Attorney as he leaned back in his chair, pulling his hands away from each other
so there was about 12 inches between each palm, “Is introduce your ex to a dude
with a THING about this big. That’ll
take her mind off you.”
Well, I reckon that was funny. All three of us laughed. But I still imagined 50 of my dollars easing
into his wallet.
There was this one time I had no
family, no friends to make a recommendation for a lawyer. I thought I came up with a pretty good way to
find one.
It was
when I was a stranger in a strange land; I had just landed in West
Virginia. I had taken a new job and
didn’t know a soul in town. Then lo and
behold I needed an attorney for a small civil matter.
I did
what any media person would do…maybe: I
decided to do an on-the-street survey.
I took
to the streets of the small town and stopped folks as I walked along: “Excuse me, could you tell me who you think
is the best attorney in town?”
I
must’ve asked about 20 folks. Some
people shied away from me, others answered me with a question like, “Why do you
want to know?” But I got about 12
recommendations and of those 7 or so were the same guy. I had my attorney. Nice guy too, all I needed was an official
looking lawyer-type letter sent off. He
didn’t charge me a thing.
Of
course nowadays I know nice guys aren’t what you want in some cases. You want the successful ones. How do you find the successful ones?
What
was that line I heard? “Hire the lawyer
who has the most toys.”
-30-
I'm not a lawyer, nor do I play one on TV, but I've written lawyerly-sounding letters (never claiming to be a lawyer) for friends of mine who didn't feel like they needed a lawyer, but wanted to worry some dirtbag into doing the right thing. I wrote the letter; they signed their name. It usually works.

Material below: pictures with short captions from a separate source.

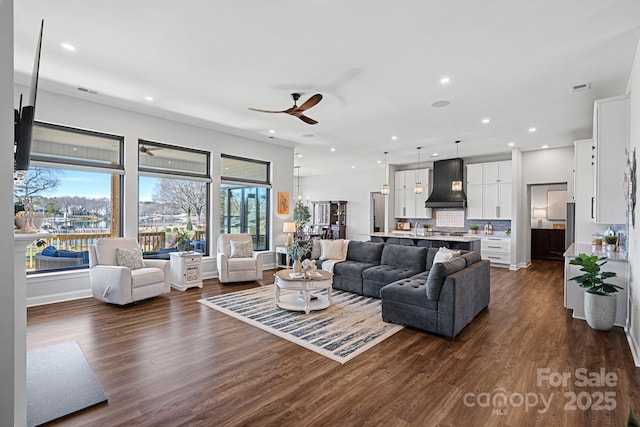 living room with ceiling fan, dark wood-type flooring, visible vents, and recessed lighting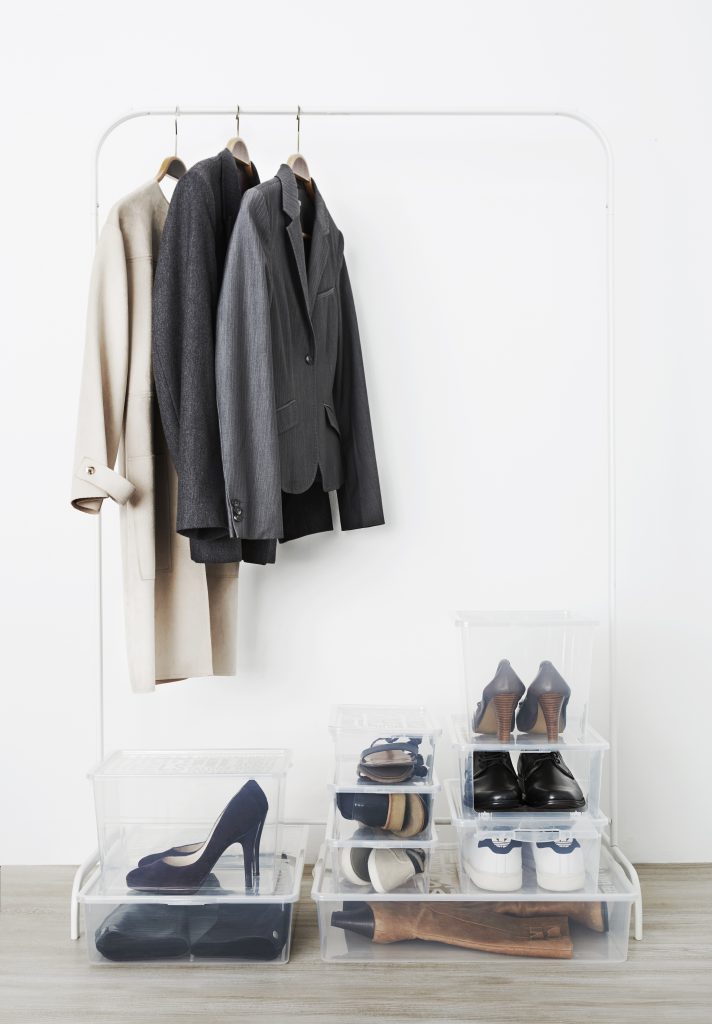 An inspiration for a shoe storage using Basic Shoe boxes. They are available in various sizes to fit every need. Boxes are stacked under hanger with coats.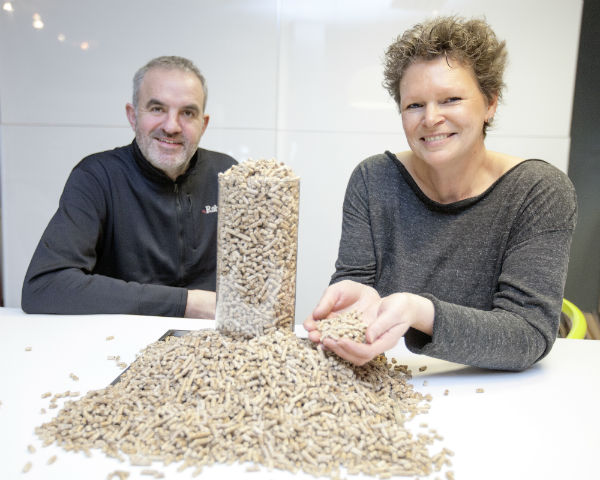 Michael and Kate Wright pictures with a pile of biomass pellets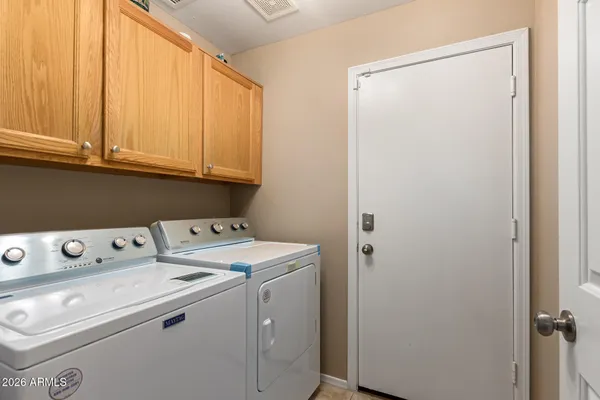 a utility room with dryer and washer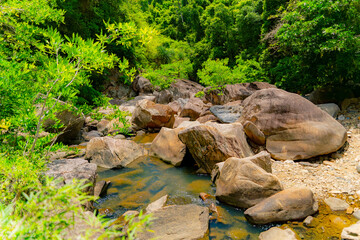 Mountain river.

Mountain lakes and rivers of the Baho Falls near Nha Trang in Vietnam. During the rainy season, this place turns into a deep river with large waterfalls.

ReplyDeleteI even got on the phone for someone when they fell for one of those "we have a warrant out for your arrest, but you can wire us money to fix it" scams. I calmly told the guy that's not how things actually work, that I knew he wasn't with the IRS (and even if he was, "taxation" is still a scam), and that I knew his name wasn't "Richard"... he screamed "You are not a lawyer!" and hung up and never bothered the person again.
Ah, fun times...
Hey Kent....Bravo for your engaging IRS pretenders. Not everyone knows how the IRS actually contacts you....it it's by mail....you go to your mailbox, there's the letter and all your innards fall to your butt. Thanks for stopping by!